» **About this exercise**: Copy the listing below in full and skip every picture.

··· Information provided

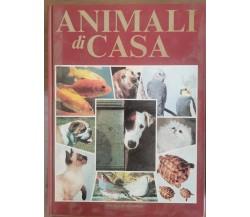 Animali di casa - AA. VV. - Fratelli Spada - 1991 - AR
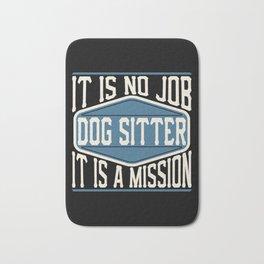 Dog Sitter  - It Is No Job, It Is A Mission Bath Mat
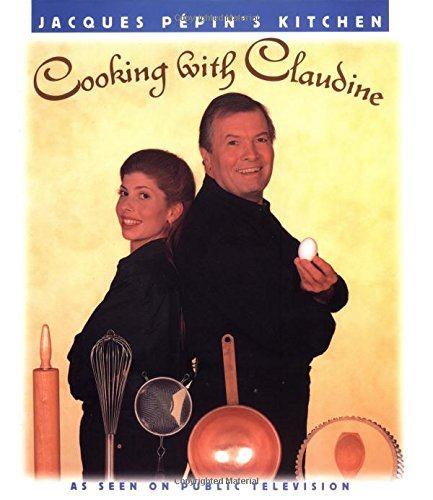 9780912333847: Jacques Pepin's Kitchen: Cooking With Claudine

······

» **The completed task**:
 Animali di casa - AA. VV. - Fratelli Spada - 1991 - AR
 Dog Sitter  - It Is No Job, It Is A Mission Bath Mat
 9780912333847: Jacques Pepin's Kitchen: Cooking With Claudine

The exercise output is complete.